Text shown
[Begin]

Fergus’s former associate, Jude, follows him to London and blackmails him into helping her with another act of political violence. Again there is a canted angle and there is a twist on male-female interaction: Jude is the aggressor and Fergus is the unwilling object of affection. Like Fergus, Jude has also altered her hairstyle, but instead of shedding layers, she has switched to a ‘do that makes her look like a femme fatale from a film noir.

The last scene that I want to discuss is the moment when Fergus, in a role reversal, cuts Dil’s hair. As Neil Jordan asks throughout the film: what does it mean to lead a double life? In Fergus’s case, he has his recent past as Fergus, the terrorist accomplice, and his current life as “Jimmy,” the construction worker with no political ties; Dil is psychologically female and she dresses as a woman but she has male genitalia; Jody revealed himself to be smarter, funnier and more complicated than the man we thought we knew in the film’s first scenes. In this specific scene, Fergus cuts Dil’s hair because he plans on disguising her as a man in order to more effectively hide her from Jude; Dil does not know why Fergus is changing her appearance, however, nor does she know that Fergus was responsible for Jody’s death. The relationship is still weighed down by lies and omitted truths.

Another fascinating part of Fergus’s certainty that Dil’s survival depends on her presenting herself in public as a man is linked to his memories of Jody. In a way, Fergus is just as obsessed with Jody as he is with Dil. Throughout the film, we see Fergus visualize Jody wearing his cricket-playing outfit in happier times; you could say that The Crying Game is a story about a love triangle, even though one leg of the triangle is a ghost. Fergus redesigns Dil’s looks based on Jody’s appearance, so much so that the final touch is Dil wearing Jody’s old cricket uniform. Where does Fergus’s guilt end and his genuine feelings for Dil begin? As the film hurtles towards its conclusion, you see the ramifications of Fergus’s, Dil’s and Jude’s dangerous decisions. And in the end, you see that the real “twist” in The Crying Game isn’t the “shocking” nudity shown in the middle of the film: it’s that this couple’s tale actually has a happy ending, albeit an unusual one.

Two other films that I have seen in the past week also fit the theme of this post. Guinevere (1999, dir. Audrey Wells) puts Stephen Rea in the positions of observer and sort-of-predator once again, catching the eye of a beautiful woman (Sarah Polley) and convincing her of her own value; the difference here is that Rea is the seducer rather than the seduced. Kenneth Turan summed up the introduction to Rea’s character neatly in the Los Angeles Times review of Guinevere: “Though he’s working today as the wedding photographer, Connie, as everyone calls him, proves to be exactly what his appearance advertises: the grand artiste with the looks and the loft to complete the package. Unshaven, with unruly hair and a white scarf knotted casually around his neck, he is Mr. Irish Bedroom Eyes, and when we find out that he drinks whiskey straight and listens to cool jazz far into the night, it merely completes the picture.” None of this is to say that Guinevere compares favorably to The Crying Game, but I do wonder if Stephen Rea ever would have had a career as a romantic leading man if not for Neil Jordan’s massively successful film.

[End]

Directive A
In the essay on The Crying Game, what is the final touch of the look Fergus designs for Dil?
Directive B
Copy out the part of the essay on The Crying Game starting with "The last scene" and going on through "and omitted truths.".

Records of scene-based questions

[Begin]

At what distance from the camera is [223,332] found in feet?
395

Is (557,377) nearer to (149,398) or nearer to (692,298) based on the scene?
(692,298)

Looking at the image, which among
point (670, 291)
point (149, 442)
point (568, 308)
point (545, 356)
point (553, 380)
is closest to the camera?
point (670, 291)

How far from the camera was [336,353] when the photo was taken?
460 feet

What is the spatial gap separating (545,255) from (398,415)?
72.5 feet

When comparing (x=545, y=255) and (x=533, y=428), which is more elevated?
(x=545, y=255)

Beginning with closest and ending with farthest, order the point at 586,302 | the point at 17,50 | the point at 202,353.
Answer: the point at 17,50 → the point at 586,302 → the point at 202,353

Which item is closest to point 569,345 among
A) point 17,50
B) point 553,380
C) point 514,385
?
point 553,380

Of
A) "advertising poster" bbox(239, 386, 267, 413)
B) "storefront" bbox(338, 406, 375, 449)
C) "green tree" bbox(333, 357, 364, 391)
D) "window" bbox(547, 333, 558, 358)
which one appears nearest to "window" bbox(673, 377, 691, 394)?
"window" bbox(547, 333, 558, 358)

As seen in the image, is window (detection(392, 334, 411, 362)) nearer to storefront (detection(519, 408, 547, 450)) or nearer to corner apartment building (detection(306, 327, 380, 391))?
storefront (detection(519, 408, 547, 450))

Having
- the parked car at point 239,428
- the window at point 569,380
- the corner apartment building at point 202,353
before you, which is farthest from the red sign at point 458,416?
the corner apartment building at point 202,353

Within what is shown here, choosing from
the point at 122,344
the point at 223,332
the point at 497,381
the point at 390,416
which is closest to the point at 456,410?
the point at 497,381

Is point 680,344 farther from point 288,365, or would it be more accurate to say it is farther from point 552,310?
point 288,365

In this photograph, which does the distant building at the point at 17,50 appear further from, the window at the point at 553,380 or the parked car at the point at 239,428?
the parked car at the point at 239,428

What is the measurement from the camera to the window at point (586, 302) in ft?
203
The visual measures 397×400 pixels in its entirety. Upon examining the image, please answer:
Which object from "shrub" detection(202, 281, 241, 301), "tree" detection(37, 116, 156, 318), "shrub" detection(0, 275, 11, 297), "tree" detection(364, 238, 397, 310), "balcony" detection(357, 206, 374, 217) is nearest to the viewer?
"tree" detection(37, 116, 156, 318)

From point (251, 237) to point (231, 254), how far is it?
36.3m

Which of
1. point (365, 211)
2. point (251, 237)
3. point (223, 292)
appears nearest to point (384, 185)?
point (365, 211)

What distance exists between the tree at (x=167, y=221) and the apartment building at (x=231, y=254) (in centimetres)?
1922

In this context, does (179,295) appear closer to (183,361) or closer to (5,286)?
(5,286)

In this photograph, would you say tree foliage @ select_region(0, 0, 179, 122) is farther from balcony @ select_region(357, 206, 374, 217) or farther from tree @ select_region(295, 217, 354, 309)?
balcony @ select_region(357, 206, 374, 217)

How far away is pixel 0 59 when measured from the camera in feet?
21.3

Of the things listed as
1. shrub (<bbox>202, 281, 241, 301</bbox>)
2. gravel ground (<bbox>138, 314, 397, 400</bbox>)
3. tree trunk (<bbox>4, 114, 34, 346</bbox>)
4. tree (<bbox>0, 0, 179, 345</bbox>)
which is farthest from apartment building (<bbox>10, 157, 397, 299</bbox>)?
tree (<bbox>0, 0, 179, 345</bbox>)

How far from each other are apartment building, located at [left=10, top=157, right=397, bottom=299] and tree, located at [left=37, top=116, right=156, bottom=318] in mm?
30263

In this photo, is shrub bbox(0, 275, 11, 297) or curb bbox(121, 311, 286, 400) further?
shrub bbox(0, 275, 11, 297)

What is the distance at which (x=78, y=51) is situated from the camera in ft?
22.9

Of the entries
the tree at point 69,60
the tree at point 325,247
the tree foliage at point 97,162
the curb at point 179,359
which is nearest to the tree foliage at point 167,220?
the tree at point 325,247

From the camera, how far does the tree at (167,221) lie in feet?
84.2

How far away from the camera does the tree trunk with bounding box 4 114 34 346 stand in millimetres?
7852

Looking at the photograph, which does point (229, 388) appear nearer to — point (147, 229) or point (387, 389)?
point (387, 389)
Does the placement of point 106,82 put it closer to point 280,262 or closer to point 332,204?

[End]

Exercise response A
Dil wears Jody's old cricket uniform.

Exercise response B
The last scene that I want to discuss is the moment when Fergus, in a role reversal, cuts Dil’s hair. As Neil Jordan asks throughout the film: what does it mean to lead a double life? In Fergus’s case, he has his recent past as Fergus, the terrorist accomplice, and his current life as “Jimmy,” the construction worker with no political ties; Dil is psychologically female and she dresses as a woman but she has male genitalia; Jody revealed himself to be smarter, funnier and more complicated than the man we thought we knew in the film’s first scenes. In this specific scene, Fergus cuts Dil’s hair because he plans on disguising her as a man in order to more effectively hide her from Jude; Dil does not know why Fergus is changing her appearance, however, nor does she know that Fergus was responsible for Jody’s death. The relationship is still weighed down by lies and omitted truths.